— Start SUPPLIED MATERIAL —

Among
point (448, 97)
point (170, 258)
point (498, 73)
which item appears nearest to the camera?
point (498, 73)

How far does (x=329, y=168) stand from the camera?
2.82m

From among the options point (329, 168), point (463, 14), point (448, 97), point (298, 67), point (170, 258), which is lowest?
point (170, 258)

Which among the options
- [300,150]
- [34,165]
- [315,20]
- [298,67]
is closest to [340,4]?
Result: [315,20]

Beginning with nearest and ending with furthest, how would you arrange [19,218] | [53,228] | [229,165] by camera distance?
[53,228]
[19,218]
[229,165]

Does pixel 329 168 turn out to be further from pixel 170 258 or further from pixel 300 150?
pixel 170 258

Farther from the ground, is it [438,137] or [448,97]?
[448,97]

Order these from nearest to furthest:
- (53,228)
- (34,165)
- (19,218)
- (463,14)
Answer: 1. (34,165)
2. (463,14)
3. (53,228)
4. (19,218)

— End SUPPLIED MATERIAL —

SET EXERCISE: Rewrite all of the entries above, replacing every occurrence of "nearest" with "closest" and leaving everything else unchanged.

EXERCISE RESPONSE:
Among
point (448, 97)
point (170, 258)
point (498, 73)
which item appears closest to the camera?
point (498, 73)

How far does (x=329, y=168) stand from the camera?
2.82m

From among the options point (329, 168), point (463, 14), point (448, 97), point (298, 67), point (170, 258), which is lowest?
point (170, 258)

Which among the options
- [300,150]
- [34,165]
- [315,20]
- [298,67]
is closest to [340,4]?
Result: [315,20]

Beginning with closest and ending with furthest, how would you arrange [19,218] | [53,228] | [229,165] by camera distance?
[53,228]
[19,218]
[229,165]

Does pixel 329 168 turn out to be further from pixel 170 258 or further from pixel 300 150?
pixel 170 258

Farther from the ground, is it [438,137] or [448,97]?
[448,97]

Order these from closest to furthest:
- (53,228)
- (34,165)
- (19,218)
- (463,14)
Answer: 1. (34,165)
2. (463,14)
3. (53,228)
4. (19,218)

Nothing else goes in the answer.